13. En deuxième lieu, la décision portant obligation de quitter le territoire français comporte l’énoncé des considérations de droit et de fait qui en constituent le fondement. Par suite, le moyen tiré de l’insuffisance de motivation dirigé contre cette décision doit être écarté.
14. En troisième lieu, compte tenu des motifs énoncés aux points 2 à 11, M. A… n’est pas fondé à soutenir que la mesure d’éloignement litigieuse est illégale par voie de conséquence de l’illégalité de la décision portant refus de titre de séjour. Par suite, le moyen ainsi soulevé doit être écarté.
15. En quatrième lieu, pour les mêmes motifs que ceux énoncés au point 10, M. A… n’est pas fondé à soutenir que la mesure d’éloignement prononcée à son encontre porte à son droit au respect de sa vie privée et familiale une atteinte disproportionnée aux buts en vue desquels elle a été prise. Par suite, le moyen tiré de la méconnaissance des stipulations de l’article 8 de la convention européenne de sauvegarde des droits de l’homme et des libertés fondamentales doit être écarté.

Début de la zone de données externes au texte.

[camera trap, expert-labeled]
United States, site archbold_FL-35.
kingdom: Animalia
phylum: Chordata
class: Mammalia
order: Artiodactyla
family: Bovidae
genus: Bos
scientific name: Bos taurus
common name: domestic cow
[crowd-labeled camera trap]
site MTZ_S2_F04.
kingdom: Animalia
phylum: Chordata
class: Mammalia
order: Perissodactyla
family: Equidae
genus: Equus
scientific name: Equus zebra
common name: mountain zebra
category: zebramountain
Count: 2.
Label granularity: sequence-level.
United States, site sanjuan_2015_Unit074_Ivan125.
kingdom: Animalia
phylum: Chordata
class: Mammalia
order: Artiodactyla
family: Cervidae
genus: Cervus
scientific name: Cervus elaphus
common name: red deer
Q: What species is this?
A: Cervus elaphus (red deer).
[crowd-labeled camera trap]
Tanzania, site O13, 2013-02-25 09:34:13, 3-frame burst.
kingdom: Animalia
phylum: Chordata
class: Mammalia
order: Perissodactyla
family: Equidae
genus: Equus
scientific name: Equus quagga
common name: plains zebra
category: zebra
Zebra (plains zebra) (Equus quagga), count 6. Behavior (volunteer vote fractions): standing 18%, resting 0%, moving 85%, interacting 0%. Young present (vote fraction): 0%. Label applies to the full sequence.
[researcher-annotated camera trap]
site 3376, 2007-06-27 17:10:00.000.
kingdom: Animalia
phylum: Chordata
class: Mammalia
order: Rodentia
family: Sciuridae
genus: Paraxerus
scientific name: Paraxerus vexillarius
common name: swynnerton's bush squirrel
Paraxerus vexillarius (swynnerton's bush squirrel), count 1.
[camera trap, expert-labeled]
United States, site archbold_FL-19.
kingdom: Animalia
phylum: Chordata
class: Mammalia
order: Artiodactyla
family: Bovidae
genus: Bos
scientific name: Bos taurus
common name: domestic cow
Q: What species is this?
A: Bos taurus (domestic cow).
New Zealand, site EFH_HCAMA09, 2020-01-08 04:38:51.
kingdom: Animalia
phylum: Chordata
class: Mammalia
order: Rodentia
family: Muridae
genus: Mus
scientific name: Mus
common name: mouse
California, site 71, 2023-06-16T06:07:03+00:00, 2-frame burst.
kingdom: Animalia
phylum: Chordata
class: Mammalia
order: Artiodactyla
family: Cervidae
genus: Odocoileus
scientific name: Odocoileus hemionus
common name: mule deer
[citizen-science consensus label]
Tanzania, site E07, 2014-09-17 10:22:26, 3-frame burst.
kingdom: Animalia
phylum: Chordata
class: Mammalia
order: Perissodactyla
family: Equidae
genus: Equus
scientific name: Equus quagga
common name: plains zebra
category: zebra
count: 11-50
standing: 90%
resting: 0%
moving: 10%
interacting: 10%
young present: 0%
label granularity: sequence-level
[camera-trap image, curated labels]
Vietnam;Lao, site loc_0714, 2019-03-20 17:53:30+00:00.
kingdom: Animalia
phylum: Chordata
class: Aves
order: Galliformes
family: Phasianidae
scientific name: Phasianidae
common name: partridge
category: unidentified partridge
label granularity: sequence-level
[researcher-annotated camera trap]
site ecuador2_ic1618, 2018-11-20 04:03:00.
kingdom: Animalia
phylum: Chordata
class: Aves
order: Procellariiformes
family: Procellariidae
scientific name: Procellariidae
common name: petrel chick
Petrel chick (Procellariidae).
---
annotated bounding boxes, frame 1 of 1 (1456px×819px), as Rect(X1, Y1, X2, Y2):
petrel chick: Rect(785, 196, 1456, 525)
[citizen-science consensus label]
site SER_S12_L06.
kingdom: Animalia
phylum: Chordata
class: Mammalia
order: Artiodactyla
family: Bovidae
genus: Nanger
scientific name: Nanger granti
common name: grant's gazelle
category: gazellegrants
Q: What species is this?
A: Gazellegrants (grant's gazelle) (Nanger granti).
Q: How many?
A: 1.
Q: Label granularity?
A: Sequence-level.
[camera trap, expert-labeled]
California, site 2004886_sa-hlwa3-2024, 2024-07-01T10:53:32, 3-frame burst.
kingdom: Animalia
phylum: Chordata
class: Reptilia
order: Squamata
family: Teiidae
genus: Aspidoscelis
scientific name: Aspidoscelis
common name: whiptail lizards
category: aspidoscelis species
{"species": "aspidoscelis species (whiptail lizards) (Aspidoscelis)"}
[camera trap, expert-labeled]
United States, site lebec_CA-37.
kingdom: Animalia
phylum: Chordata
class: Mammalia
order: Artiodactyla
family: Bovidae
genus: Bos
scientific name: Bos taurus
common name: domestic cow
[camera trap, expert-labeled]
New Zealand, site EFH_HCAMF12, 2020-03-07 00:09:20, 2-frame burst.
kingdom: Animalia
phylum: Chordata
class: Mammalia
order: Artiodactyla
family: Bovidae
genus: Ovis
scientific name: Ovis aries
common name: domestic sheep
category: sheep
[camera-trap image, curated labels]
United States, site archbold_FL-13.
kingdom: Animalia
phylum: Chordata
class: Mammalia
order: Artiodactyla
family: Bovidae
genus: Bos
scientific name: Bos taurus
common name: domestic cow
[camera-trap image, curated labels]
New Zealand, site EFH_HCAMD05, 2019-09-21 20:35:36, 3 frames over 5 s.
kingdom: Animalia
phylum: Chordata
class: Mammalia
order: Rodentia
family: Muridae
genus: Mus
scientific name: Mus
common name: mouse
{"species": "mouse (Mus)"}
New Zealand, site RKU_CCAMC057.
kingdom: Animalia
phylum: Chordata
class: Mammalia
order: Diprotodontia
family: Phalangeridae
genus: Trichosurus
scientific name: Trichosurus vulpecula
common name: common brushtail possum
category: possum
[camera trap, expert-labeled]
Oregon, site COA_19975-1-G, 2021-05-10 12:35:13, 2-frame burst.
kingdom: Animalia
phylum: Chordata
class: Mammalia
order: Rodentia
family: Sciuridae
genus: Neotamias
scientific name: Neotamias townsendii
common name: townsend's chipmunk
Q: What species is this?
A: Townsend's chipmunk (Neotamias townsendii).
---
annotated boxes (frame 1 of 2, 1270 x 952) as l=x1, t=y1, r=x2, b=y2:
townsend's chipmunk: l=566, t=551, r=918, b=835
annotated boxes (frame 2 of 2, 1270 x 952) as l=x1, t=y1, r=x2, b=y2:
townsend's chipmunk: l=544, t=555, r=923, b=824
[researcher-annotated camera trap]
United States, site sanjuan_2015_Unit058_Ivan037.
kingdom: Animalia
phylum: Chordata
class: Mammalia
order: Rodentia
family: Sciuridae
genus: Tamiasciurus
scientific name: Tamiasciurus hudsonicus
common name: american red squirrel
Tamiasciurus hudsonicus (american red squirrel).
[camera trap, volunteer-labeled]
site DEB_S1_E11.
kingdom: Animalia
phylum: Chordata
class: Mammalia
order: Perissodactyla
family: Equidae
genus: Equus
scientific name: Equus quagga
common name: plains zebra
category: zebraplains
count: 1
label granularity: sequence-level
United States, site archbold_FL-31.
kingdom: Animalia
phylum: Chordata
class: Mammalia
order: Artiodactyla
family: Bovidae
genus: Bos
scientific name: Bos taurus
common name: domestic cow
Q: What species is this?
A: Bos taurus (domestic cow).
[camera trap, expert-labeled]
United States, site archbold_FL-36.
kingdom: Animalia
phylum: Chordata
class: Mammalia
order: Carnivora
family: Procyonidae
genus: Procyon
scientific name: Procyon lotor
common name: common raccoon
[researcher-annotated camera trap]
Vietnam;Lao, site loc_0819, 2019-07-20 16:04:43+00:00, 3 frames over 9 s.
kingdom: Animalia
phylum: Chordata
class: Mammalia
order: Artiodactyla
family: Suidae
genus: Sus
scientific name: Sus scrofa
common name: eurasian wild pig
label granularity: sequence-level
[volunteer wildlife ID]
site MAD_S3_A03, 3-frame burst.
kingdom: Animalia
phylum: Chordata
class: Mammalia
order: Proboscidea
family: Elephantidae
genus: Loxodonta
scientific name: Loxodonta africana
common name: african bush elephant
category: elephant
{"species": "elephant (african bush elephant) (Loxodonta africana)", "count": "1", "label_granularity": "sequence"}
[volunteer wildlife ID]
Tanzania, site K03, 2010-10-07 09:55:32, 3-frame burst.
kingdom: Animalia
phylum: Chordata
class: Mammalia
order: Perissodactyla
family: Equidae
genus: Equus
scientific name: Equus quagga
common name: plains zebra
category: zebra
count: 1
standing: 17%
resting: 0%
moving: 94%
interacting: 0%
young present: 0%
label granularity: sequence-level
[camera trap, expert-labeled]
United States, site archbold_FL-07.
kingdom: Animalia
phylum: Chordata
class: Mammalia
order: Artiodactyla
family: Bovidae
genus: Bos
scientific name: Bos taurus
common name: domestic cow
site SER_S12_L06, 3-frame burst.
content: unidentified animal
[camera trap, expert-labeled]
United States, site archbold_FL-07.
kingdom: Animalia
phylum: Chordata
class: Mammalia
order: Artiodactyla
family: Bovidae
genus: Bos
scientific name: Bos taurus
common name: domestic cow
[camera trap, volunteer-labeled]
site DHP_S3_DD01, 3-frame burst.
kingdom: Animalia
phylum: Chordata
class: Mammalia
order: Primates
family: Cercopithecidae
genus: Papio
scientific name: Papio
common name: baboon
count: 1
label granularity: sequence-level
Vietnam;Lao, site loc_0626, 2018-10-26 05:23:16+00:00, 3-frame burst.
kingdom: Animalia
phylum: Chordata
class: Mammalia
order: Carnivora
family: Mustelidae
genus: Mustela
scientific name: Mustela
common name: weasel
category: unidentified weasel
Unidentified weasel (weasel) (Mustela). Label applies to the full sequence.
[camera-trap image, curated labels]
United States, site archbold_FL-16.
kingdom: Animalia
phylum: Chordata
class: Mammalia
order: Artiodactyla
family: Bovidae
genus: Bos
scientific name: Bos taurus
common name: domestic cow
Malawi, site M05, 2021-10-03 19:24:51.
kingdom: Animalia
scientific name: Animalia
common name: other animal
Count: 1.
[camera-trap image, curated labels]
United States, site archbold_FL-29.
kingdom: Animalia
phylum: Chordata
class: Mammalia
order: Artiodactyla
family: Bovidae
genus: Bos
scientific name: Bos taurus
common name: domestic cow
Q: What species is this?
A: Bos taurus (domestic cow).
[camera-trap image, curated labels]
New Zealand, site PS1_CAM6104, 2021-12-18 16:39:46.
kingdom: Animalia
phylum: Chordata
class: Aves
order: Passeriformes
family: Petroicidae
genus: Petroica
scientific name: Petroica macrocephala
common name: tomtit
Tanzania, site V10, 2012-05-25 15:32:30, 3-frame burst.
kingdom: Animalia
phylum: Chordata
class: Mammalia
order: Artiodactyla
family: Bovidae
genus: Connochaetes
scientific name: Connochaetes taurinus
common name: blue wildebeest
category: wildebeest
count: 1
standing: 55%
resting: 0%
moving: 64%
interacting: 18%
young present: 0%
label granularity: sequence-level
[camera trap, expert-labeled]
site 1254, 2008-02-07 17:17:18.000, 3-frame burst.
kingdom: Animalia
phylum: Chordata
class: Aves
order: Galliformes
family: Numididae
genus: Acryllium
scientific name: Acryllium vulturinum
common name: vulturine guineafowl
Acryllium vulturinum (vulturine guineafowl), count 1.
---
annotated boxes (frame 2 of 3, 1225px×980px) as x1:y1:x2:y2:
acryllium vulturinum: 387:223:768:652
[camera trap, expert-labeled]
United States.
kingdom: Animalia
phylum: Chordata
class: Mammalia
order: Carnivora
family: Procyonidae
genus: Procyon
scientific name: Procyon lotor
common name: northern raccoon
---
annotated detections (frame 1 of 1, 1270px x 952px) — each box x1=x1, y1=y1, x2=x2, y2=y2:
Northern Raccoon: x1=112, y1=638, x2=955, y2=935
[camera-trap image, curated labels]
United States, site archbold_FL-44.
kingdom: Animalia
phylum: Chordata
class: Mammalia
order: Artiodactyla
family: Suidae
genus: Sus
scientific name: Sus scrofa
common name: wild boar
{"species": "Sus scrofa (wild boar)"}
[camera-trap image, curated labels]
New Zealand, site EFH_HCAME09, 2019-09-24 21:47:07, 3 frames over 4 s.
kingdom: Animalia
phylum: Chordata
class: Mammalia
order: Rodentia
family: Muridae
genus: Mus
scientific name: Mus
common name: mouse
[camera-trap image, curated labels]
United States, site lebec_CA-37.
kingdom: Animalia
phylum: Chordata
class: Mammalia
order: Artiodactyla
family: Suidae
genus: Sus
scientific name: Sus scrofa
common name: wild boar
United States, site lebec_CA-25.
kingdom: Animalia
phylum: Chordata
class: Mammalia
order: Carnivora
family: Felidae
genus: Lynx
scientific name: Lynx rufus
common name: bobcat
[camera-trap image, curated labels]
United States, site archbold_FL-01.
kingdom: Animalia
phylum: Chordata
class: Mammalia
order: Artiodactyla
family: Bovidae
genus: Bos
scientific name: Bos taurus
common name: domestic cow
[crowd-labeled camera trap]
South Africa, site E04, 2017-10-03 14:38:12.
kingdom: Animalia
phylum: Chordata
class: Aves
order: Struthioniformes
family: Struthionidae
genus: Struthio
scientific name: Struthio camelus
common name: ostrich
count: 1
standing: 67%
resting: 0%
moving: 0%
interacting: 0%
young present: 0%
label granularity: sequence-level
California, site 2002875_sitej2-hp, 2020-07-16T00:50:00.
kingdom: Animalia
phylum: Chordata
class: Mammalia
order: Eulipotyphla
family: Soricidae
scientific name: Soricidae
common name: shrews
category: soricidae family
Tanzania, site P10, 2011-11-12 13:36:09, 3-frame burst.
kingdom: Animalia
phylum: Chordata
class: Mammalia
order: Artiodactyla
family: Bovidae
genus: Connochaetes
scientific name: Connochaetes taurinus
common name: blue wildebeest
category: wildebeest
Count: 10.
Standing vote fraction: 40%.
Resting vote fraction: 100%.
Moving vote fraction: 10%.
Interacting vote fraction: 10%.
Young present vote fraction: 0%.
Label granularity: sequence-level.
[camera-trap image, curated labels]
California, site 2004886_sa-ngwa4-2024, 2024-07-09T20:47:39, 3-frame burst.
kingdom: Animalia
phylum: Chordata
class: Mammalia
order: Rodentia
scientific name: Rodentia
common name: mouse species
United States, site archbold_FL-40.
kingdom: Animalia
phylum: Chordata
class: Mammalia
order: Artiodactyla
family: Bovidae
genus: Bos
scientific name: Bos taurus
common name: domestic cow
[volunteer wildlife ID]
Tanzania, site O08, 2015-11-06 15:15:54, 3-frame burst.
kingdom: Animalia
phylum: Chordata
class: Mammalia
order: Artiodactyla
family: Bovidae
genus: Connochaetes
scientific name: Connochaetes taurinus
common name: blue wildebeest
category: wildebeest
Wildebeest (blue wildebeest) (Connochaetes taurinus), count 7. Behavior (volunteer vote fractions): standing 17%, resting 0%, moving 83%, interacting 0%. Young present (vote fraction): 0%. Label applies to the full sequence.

16. En dernier lieu, pour les mêmes motifs que ceux énoncés au point 11, M. A… n’est pas fondé à soutenir que la mesure d’éloignement litigieuse est entachée d’erreur manifeste d’appréciation des conséquences sur sa situation personnelle. Par suite, le moyen ainsi soulevé doit être écarté.
17. Il résulte de tout ce qui précède que les conclusions aux fins d’annulation de l’arrêté du 25 août 2025 doivent être rejetées.
Sur les conclusions aux fins d’injonction et d’astreinte :
18. Le présent jugement, qui rejette les conclusions aux fins d’annulation, n’implique aucune mesure d’exécution. Par suite, les conclusions aux fins d’injonction et d’astreinte présentées par M. A… doivent être rejetées.
Sur les frais d’instance :
19. Les dispositions de l’article L. 761-1 du code de justice administrative font obstacle à ce que soit mise à la charge de l’Etat, qui n’est pas la partie perdante dans la présente instance, la somme réclamée par M. A… au titre des frais exposés par lui et non compris dans les dépens.
D E C I D E :
Article 1er : La requête de M. A… est rejetée.
Article 2 : Le présent jugement sera notifié à M. D… A… et au préfet de la Seine-Saint-Denis.
Délibéré après l’audience du 21 mai 2026, à laquelle siégeaient :
Mme Mach, présidente,
Mme Syndique, première conseillère,
M. Hégésippe, premier conseiller.
Rendu public par mise à disposition au greffe le 4 juin 2026.
Le rapporteur,
D. HEGESIPPE
La présidente,
A-S. MACH
Le greffier,
S. WERKLING
La République mande et ordonne au préfet de la Seine-Saint-Denis en ce qui le concerne ou à tous commissaires de justice à ce requis en ce qui concerne les voies de droit commun contre les parties privées, de pourvoir à l’exécution de la présente décision.